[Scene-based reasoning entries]
● ● ● ● ● ● ●

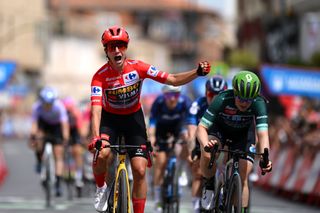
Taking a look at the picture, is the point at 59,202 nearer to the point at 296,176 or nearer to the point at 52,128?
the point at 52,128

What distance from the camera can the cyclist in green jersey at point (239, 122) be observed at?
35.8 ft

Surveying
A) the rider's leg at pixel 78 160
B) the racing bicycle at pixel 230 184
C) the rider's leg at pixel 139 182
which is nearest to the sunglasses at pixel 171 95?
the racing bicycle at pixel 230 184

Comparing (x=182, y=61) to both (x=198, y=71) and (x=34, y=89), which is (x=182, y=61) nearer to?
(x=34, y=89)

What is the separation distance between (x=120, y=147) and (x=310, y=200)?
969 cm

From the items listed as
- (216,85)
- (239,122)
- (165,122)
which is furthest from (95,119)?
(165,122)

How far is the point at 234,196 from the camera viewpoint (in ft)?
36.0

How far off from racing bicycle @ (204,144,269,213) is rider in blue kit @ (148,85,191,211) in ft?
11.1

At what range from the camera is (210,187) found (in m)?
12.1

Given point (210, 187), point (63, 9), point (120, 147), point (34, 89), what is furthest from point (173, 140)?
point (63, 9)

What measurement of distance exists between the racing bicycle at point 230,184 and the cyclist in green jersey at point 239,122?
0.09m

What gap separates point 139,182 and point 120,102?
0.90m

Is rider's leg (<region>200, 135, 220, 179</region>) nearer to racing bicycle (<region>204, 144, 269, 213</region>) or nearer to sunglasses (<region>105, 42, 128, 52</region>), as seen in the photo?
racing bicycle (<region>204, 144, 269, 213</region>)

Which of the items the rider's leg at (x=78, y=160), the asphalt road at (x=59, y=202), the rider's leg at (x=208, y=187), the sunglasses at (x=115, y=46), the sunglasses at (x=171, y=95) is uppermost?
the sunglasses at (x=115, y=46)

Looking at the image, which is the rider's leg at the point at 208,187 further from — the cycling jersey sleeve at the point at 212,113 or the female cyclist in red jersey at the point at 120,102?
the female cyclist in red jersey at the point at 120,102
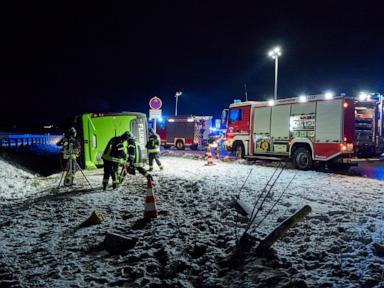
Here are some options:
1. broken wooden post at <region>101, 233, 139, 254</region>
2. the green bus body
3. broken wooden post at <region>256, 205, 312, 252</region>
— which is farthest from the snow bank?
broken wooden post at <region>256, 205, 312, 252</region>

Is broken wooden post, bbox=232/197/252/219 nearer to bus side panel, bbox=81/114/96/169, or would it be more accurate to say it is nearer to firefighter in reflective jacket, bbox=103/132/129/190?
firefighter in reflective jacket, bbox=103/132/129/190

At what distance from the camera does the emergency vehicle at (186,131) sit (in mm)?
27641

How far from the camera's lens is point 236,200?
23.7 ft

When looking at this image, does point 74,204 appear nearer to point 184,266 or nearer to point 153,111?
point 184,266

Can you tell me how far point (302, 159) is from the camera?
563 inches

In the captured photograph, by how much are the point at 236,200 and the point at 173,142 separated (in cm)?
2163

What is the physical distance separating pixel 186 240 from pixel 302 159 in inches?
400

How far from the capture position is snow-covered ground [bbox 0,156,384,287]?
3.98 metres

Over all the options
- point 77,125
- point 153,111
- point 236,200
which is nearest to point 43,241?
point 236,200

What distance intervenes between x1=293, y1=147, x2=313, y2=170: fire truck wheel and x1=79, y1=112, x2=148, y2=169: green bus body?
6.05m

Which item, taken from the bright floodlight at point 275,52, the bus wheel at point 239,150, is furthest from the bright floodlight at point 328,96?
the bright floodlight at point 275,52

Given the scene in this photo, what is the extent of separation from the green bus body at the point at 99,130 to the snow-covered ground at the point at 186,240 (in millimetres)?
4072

● ● ● ● ● ● ●

◆ OBJECTIVE
Reproduce word for word every line of the entries from the line containing "When looking at" through the final line of the entries.

◆ SOLUTION TO THIS TASK
When looking at this image, does point 74,204 appear nearer to point 184,266 or nearer to point 153,111?
point 184,266

Can you tell me how far point (302, 159) is from the camera?
563 inches

In the captured photograph, by how much are the point at 236,200 and the point at 173,142 separated (in cm)?
2163

What is the physical distance separating pixel 186 240 from pixel 302 159 in inches?
400

How far from the capture position is snow-covered ground [bbox 0,156,384,287]?
3.98 metres

Over all the options
- point 77,125
- point 153,111
- point 236,200
which is nearest to point 43,241?
point 236,200

What distance intervenes between x1=293, y1=147, x2=313, y2=170: fire truck wheel and x1=79, y1=112, x2=148, y2=169: green bus body?
6.05m

Which item, taken from the bright floodlight at point 275,52, the bus wheel at point 239,150, is furthest from the bright floodlight at point 328,96?
the bright floodlight at point 275,52

Given the scene in this photo, what is the extent of separation from the green bus body at the point at 99,130 to the snow-covered ground at the point at 186,240 (in millimetres)?
4072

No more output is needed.